Stored data entries
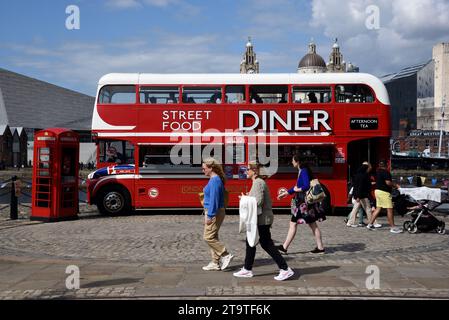 Touristen laufen vorbei am Red Double-Decker Bus, der in Street Food Diner, Food Truck oder Restaurant an der Waterfront oder Pier Head Liverpool England UK umgewandelt wurde Stockfoto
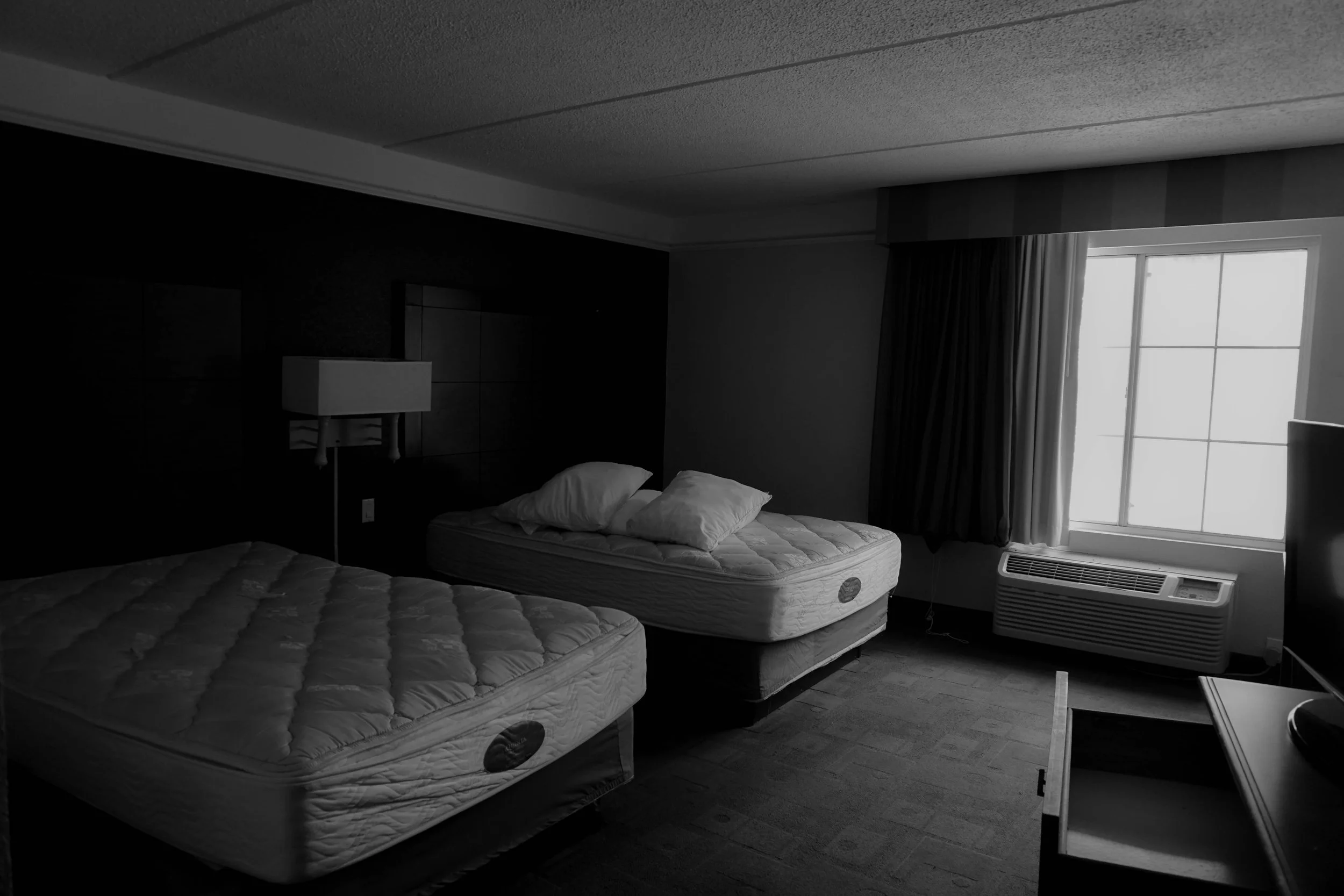 A hotel room with two beds, one bed with three pillows, a window with closed curtains, an air conditioning unit under the window, and a small table or dresser in the foreground.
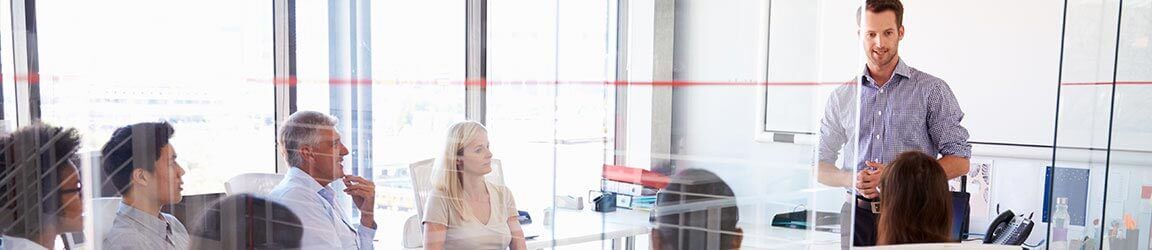 Man leading a business meeting in a modern office
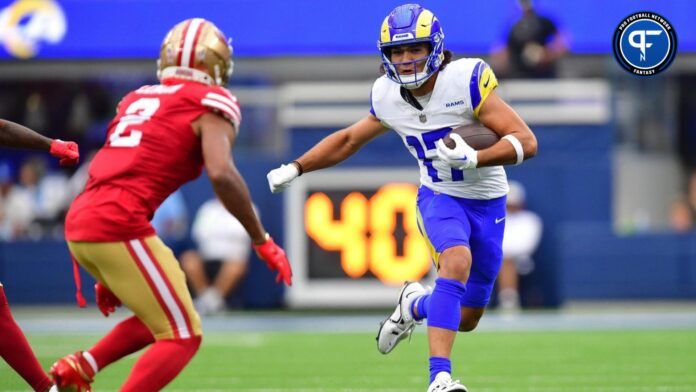 Puka Nacua (17) runs the ball against San Francisco 49ers cornerback Deommodore Lenoir (2) during the first half at SoFi Stadium.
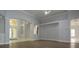 Bright, open living space with decorative ceilings, accent walls, and stylish flooring at 19109 Beckett Dr, Odessa, FL 33556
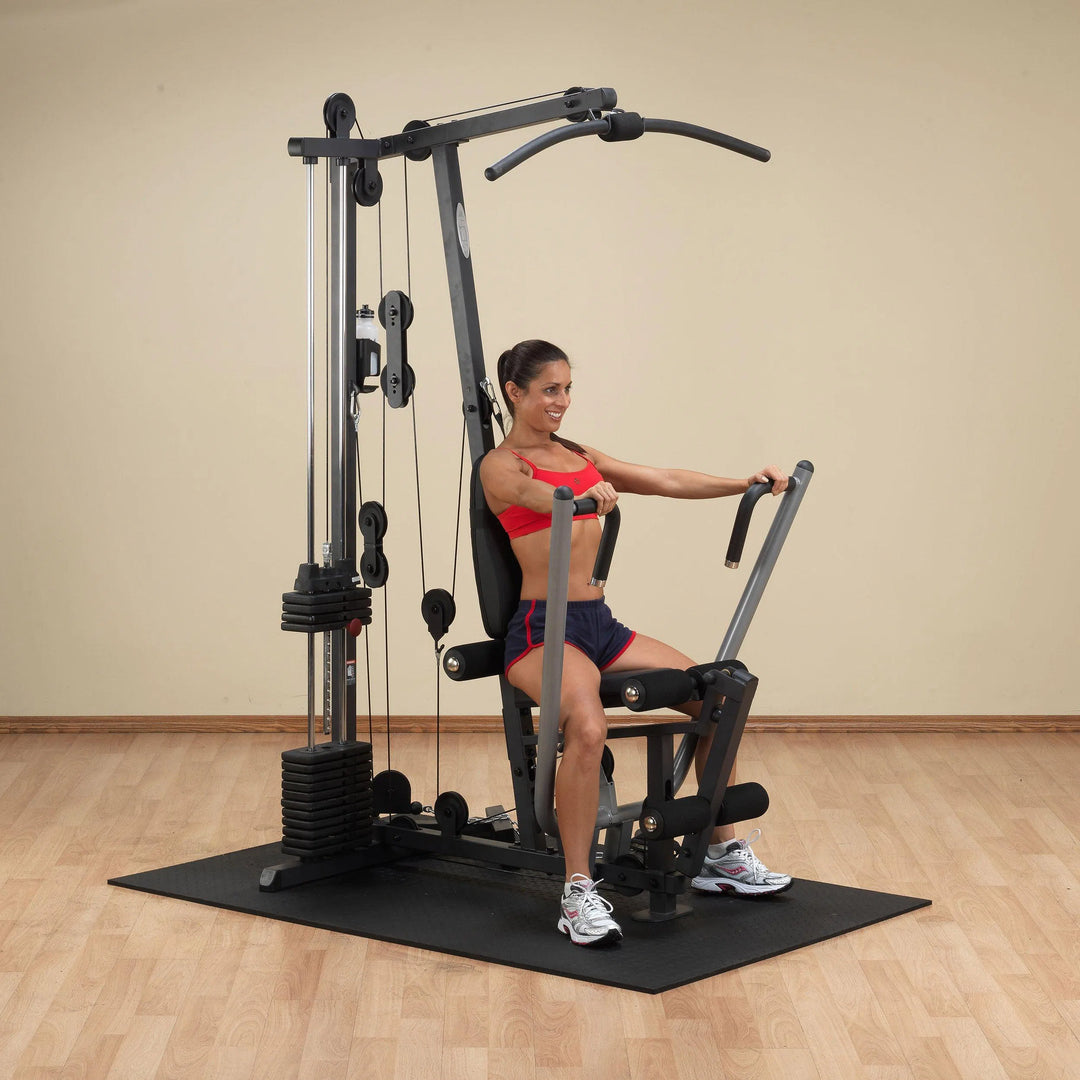 woman chest press exercise on Body-Solid Compact Home Gym G1S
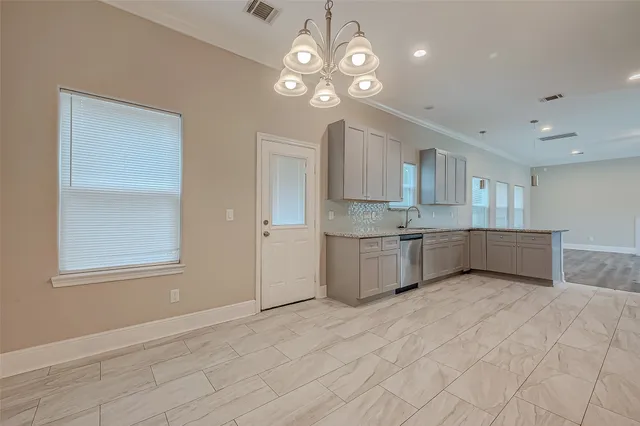 a large white kitchen with kitchen island a sink stainless steel appliances and cabinets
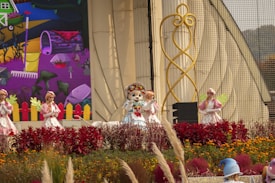 Four costume performers are on an outdoor stage, surrounded by vibrant flowers and greenery. The backdrop features a colorful, cartoon-style mural depicting a garden scene with a wheelbarrow, rake, and various plants. The performers are dressed in whimsical outfits, with one in the center wearing a character headpiece reminiscent of a mascot.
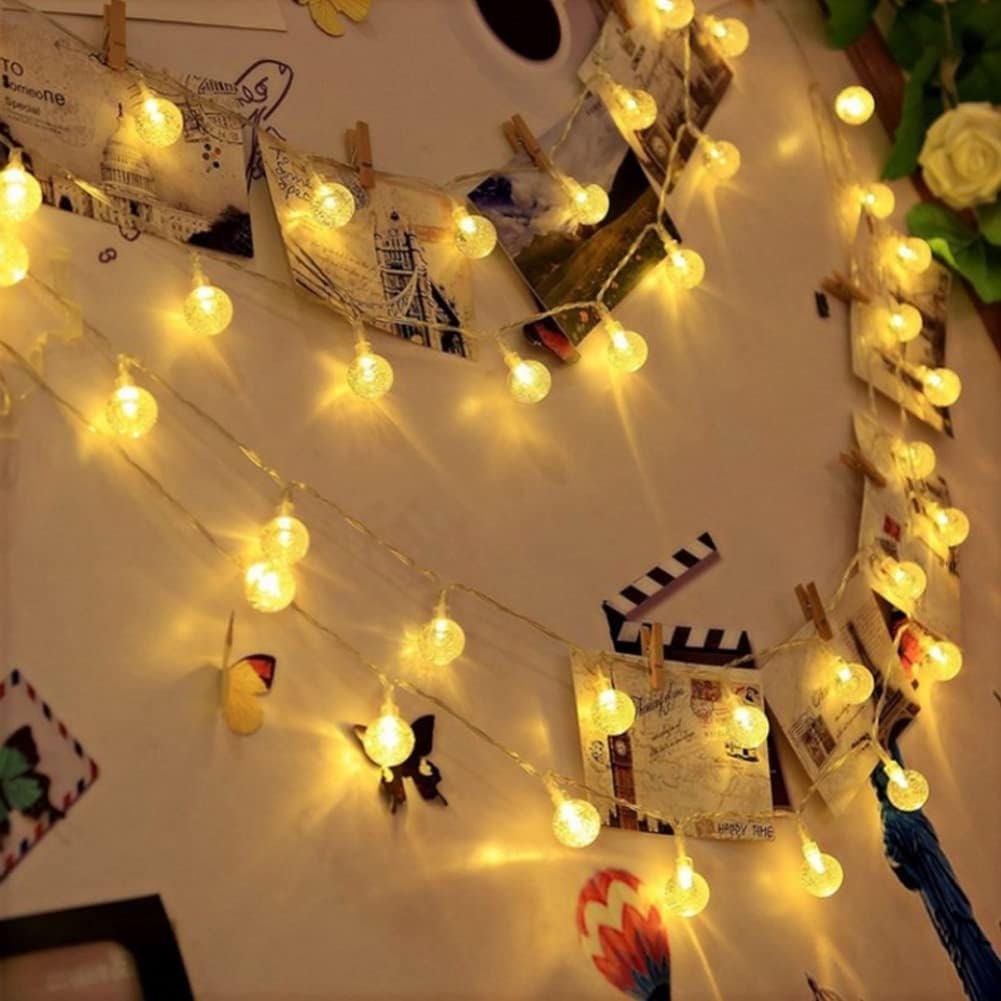 A light chain in the shape of crystal balls hangs on a bedroom wall adorned with pictures.
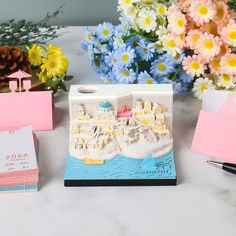 a table topped with cards and flowers next to a vase filled with flowers on top of a white counter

- _PROBLEM STATEMENT_: Give back exactly the lines above from the one with "Man leading a" through the one with "a large white", both included. Pictures don't belong in the copy.

- _TASK RESPONSE_:
 Man leading a business meeting in a modern office
 Puka Nacua (17) runs the ball against San Francisco 49ers cornerback Deommodore Lenoir (2) during the first half at SoFi Stadium.
 Bright, open living space with decorative ceilings, accent walls, and stylish flooring at 19109 Beckett Dr, Odessa, FL 33556
 woman chest press exercise on Body-Solid Compact Home Gym G1S
 a large white kitchen with kitchen island a sink stainless steel appliances and cabinets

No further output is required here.